Can you gather every line in the listing below that contains the word "suit", treating uppercase and lowercase as different?

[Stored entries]
────────────────

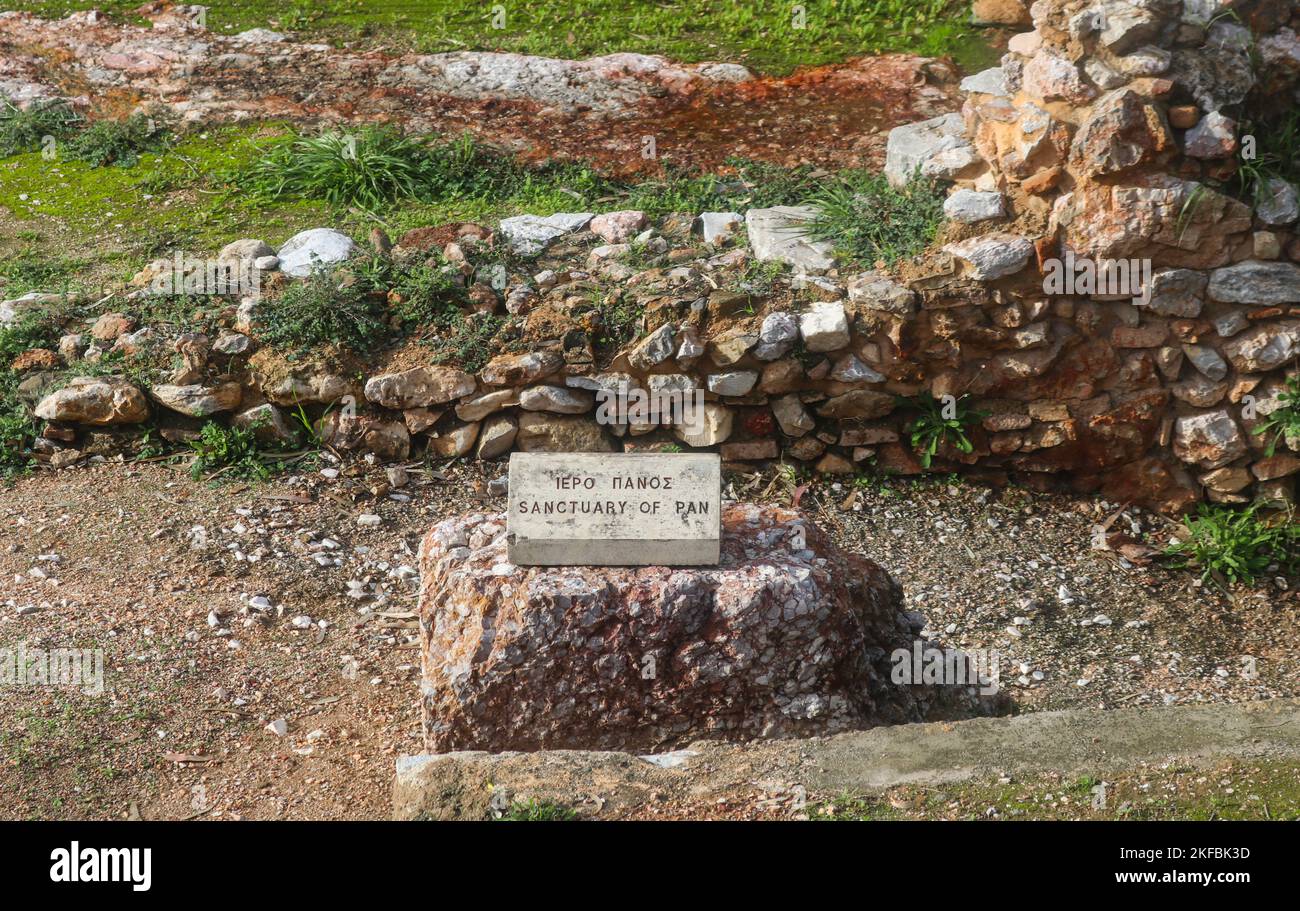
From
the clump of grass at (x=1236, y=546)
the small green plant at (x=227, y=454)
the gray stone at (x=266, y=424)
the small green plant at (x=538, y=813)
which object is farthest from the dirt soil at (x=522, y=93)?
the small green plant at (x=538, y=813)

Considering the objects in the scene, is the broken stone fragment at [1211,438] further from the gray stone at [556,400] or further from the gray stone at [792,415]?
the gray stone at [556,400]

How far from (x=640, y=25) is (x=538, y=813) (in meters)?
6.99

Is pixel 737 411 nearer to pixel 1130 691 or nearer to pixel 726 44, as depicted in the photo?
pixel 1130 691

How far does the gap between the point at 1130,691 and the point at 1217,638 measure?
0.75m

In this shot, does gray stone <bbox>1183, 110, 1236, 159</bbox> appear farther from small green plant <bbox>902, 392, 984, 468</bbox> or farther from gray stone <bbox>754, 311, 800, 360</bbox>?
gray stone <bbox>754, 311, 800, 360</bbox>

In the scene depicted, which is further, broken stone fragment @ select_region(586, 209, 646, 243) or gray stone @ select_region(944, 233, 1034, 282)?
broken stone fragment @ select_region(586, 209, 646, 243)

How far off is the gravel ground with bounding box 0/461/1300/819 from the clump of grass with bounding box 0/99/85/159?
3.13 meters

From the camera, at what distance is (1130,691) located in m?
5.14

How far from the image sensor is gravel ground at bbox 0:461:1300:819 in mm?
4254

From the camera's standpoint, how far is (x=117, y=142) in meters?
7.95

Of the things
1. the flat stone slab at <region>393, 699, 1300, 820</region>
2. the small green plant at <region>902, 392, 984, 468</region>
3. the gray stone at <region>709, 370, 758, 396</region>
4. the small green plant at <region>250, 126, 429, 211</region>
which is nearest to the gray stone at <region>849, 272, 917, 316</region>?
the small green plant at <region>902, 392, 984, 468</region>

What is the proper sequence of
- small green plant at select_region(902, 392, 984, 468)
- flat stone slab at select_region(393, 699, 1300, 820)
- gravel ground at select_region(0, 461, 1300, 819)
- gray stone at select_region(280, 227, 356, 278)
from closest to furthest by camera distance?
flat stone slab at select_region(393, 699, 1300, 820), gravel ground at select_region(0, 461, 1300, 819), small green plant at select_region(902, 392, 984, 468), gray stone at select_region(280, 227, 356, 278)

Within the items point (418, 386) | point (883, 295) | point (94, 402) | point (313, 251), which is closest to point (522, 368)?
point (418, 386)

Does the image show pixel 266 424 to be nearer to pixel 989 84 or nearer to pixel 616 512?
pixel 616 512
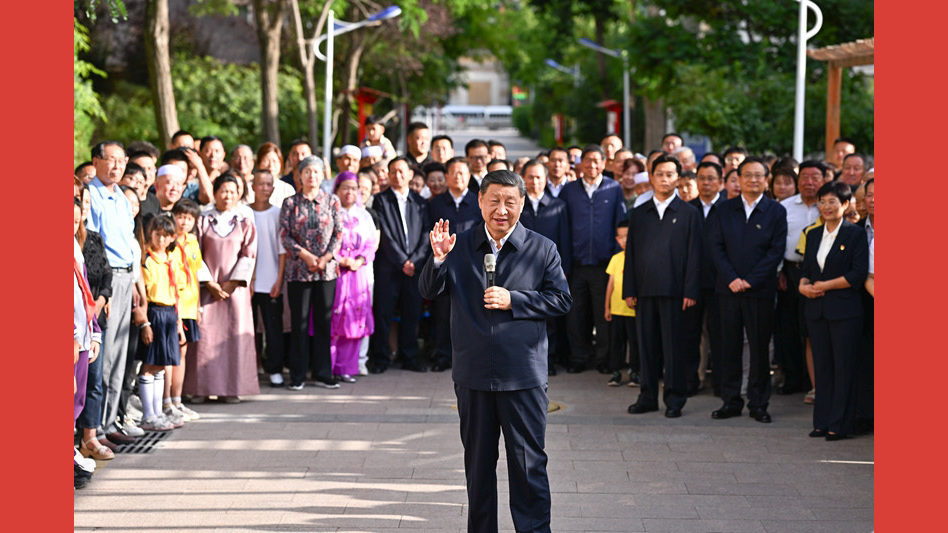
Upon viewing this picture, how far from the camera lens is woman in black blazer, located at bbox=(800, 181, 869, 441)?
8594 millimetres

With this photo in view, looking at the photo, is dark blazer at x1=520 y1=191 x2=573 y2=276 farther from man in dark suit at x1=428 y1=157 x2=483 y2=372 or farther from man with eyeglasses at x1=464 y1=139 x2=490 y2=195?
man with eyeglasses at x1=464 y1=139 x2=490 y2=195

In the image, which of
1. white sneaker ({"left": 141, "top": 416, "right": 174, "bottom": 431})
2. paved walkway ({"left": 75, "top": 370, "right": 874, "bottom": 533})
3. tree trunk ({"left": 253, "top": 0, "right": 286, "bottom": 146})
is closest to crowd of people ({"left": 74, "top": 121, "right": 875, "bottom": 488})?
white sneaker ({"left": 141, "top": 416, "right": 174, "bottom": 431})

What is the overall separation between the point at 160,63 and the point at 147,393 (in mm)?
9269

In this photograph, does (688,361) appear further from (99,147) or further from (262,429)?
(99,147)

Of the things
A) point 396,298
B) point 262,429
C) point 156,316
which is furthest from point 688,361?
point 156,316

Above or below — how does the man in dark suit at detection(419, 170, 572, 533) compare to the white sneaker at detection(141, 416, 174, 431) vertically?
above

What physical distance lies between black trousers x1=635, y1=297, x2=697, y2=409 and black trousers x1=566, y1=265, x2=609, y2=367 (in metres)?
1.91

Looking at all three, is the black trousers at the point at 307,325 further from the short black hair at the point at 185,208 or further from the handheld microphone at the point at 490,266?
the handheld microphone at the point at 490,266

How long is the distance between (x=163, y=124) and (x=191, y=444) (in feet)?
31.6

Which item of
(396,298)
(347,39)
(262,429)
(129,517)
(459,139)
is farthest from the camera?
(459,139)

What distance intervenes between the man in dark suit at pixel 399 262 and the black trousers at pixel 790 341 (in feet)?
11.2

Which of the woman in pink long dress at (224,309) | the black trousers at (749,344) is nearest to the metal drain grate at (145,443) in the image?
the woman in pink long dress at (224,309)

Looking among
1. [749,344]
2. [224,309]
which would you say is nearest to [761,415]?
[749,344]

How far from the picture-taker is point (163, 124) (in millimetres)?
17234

────────────────

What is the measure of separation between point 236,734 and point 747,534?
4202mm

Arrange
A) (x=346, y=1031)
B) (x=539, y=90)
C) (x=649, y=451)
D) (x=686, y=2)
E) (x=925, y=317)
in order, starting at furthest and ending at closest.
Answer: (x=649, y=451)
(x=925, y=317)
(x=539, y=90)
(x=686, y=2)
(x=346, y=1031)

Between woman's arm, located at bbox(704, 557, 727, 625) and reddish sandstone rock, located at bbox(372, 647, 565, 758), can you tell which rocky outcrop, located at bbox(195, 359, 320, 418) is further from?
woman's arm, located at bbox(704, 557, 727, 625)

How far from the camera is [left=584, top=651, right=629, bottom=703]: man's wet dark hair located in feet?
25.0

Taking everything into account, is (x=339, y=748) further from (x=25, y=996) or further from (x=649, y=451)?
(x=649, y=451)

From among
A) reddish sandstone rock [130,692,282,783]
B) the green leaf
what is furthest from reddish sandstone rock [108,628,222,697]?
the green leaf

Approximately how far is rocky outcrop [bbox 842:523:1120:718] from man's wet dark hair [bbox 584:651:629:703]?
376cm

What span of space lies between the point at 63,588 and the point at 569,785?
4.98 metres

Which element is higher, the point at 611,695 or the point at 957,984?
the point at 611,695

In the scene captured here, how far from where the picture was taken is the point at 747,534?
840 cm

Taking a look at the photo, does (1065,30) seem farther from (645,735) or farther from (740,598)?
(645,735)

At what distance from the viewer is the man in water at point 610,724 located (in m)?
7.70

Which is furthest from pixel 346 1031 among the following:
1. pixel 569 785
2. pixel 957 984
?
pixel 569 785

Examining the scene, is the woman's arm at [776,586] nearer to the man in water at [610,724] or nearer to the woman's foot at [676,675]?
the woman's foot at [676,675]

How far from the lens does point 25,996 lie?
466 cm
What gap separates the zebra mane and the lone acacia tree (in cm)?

────────────────

__ANSWER BELOW__.
With this photo in view, looking at the photo, is dark blazer at x1=520 y1=191 x2=573 y2=276 farther from man in dark suit at x1=428 y1=157 x2=483 y2=372 or farther from man with eyeglasses at x1=464 y1=139 x2=490 y2=195?
Above or below — how does the man in dark suit at detection(419, 170, 572, 533) compare to the white sneaker at detection(141, 416, 174, 431) vertically?
What distance intervenes between the man in dark suit at pixel 399 262 and the black trousers at pixel 790 341 (in feet)?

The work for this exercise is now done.